» **INSTRUCTION 1**
Shorten the paragraph of the court opinion that begins "Even if plaintiff were a," keeping its main facts.

On the other extreme is Honolulu Lumber Co. v. American Factors, Ltd., 265 F. Supp. 578, 580-81 (D. Hawaii 1966), aff'd on other grounds, 403 F.2d 49 (9th Cir. 1968). Chief Judge Pence observed that from its initial enactment in 1892 until amendment in 1959, the in forma pauperis act applied only to a "citizen," and that only natural persons are citizens.
"Citizen" was changed to "person" to allow in forma pauperis appearances by aliens.
Thus, it appeared, "that Congress never intended by this single word change in 1959 to extend this privilege to a whole new class of artificial persons." 265 F. Supp. at 580. Furthermore, assuming arguendo that a corporation could be a "person," Judge Pence held the affidavit of poverty insufficient because he viewed the stockholders of the closely-held corporations as the real beneficiaries of the lawsuit and there was "no reason why the true beneficiaries should be allowed to stand behind a corporate veil and thereby be excused from paying the legal costs of a suit which the corporation they controlled decided to institute." Id. at 581.
Between these extremes are cases and commentary suggesting that artificial entities may be "persons" in appropriate circumstances.
These sources rely on policy reasons in looking at factors such as whether the entity is non-profit, whether it is formed for a public purpose, whether the organization's members may reap "substantial personal financial benefit" from the litigation, Harlem River Consumers, 71 F.R.D. at 96, and whether the litigation has a "public interest aspect."
It is unclear whether these authorities would look to identical or similar factors in evaluating the sufficiency of the affidavit.
I reject this middle course, at least as a method of construction of "person." First, it confuses the definition of "person" with that of poverty.
Second, it is both vague and elaborate, thus confronting the courts with a threshold ruling which is unnecessarily burdensome to administer. Third, many of the factors are difficult to determine,
and it is unclear how to weigh them if they conflict.
Finally, although the policy analysis behind these factors may be a valid method of common-law rulemaking, it is inappropriate as a method of construing this statute.
It gives the word "person" a meaning which cannot reasonably be found in the intent of Congress. See note 20 supra and accompanying text.
The better reasoned approaches are those of Judge Bazelon, dissenting in S.O.U.P., that "person" includes the entities listed in 1 U.S.C. § 1, and Judge Pence, in Honolulu Lumber, that Congress intended to include only natural persons. I must choose between these two contradictory holdings. Because all authorities agree that the sole purpose for extending in forma pauperis status to "persons" was to include indigent aliens,
the rule as stated in Honolulu Lumber is the better reading of the legislative history. Accordingly, I agree that an artificial entity cannot be a "person" within the meaning of 28 U.S.C. § 1915(a). Thus the sole plaintiff, Move Organization, may not proceed in forma pauperis.
Even if plaintiff were a "person," the filed affidavits are insufficient to support forma pauperis status. They do not list Move's resources, nor is there an indication that the affiant is authorized to speak for the Organization.
Therefore, plaintiff's motion to proceed in forma pauperis is denied.
IV. PRO SE APPEARANCE
The filings in this case are signed only by a lay person "Pro Se for the Move Org."
This raises the question whether an organization must be represented by an attorney.
In general, a party may plead and conduct its case in person or by counsel. See 28 U.S.C. § 1654. Because organizational personality is a legal fiction, appearance in propria persona is impossible. Thus, the courts have repeatedly held that corporations and other organizations must be represented by counsel.
The purpose of this rule is "the protection of the courts and the administration of justice.
The frivolous pleadings in this case, see notes 1 & 2 supra, show why the courts require such protection. I see no reason to create an exception for an organization attempting to prosecute a civil action in its own name.
AND NOW, this 10th day of January, 1983, it is hereby ORDERED that:
1. The motion to proceed in forma pauperis is DENIED.
2. The complaint is DISMISSED as frivolous and duplicative.

» **INSTRUCTION 2**
Put the rows, from the line that contains "Is the gabled" through the end of the rows, into a Markdown table with the columns No. and Line. Leave out blank lines.

» **DATASET ENTRIES**

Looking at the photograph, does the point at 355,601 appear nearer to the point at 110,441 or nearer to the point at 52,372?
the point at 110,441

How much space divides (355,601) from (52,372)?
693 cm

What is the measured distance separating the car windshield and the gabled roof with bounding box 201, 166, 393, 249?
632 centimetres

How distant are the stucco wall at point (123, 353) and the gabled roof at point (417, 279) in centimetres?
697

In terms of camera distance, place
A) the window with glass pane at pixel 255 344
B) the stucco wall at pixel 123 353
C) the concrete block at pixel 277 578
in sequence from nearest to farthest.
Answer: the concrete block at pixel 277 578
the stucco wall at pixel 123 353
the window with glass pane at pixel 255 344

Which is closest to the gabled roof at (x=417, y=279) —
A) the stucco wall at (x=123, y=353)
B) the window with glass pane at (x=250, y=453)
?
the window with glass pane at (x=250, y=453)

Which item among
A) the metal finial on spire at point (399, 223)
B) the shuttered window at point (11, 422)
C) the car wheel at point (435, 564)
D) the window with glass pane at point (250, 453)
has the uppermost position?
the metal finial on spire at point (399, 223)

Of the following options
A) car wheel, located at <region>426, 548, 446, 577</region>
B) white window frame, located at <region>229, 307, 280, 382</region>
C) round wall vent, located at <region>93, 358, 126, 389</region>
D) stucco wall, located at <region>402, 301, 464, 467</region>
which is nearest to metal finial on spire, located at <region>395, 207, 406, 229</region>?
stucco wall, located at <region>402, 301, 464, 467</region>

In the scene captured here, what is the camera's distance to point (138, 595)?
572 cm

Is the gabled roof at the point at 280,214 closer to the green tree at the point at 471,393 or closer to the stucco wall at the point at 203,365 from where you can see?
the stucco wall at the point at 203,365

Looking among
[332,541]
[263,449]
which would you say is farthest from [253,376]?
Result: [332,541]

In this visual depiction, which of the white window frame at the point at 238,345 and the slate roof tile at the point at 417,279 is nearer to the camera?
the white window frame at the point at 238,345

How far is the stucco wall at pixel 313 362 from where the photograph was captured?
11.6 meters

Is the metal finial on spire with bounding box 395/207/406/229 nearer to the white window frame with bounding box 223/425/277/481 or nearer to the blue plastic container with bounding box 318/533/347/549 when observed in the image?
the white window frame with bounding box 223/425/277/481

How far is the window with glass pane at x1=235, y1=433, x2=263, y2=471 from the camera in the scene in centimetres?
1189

» **RESULT 1**
Even if Move were a "person," the affidavits it filed would not support in forma pauperis status. They don't list Move's resources, and they don't show that the affiant may speak for the Organization.

» **RESULT 2**
| No. | Line |
|---|---|
| 1 | Is the gabled roof at the point at 280,214 closer to the green tree at the point at 471,393 or closer to the stucco wall at the point at 203,365 from where you can see? |
| 2 | the stucco wall at the point at 203,365 |
| 3 | Looking among |
| 4 | [332,541] |
| 5 | [263,449] |
| 6 | which would you say is farthest from [253,376]? |
| 7 | Result: [332,541] |
| 8 | In this visual depiction, which of the white window frame at the point at 238,345 and the slate roof tile at the point at 417,279 is nearer to the camera? |
| 9 | the white window frame at the point at 238,345 |
| 10 | How far is the stucco wall at pixel 313 362 from where the photograph was captured? |
| 11 | 11.6 meters |
| 12 | Is the metal finial on spire with bounding box 395/207/406/229 nearer to the white window frame with bounding box 223/425/277/481 or nearer to the blue plastic container with bounding box 318/533/347/549 when observed in the image? |
| 13 | the white window frame with bounding box 223/425/277/481 |
| 14 | How far is the window with glass pane at x1=235, y1=433, x2=263, y2=471 from the camera in the scene in centimetres? |
| 15 | 1189 |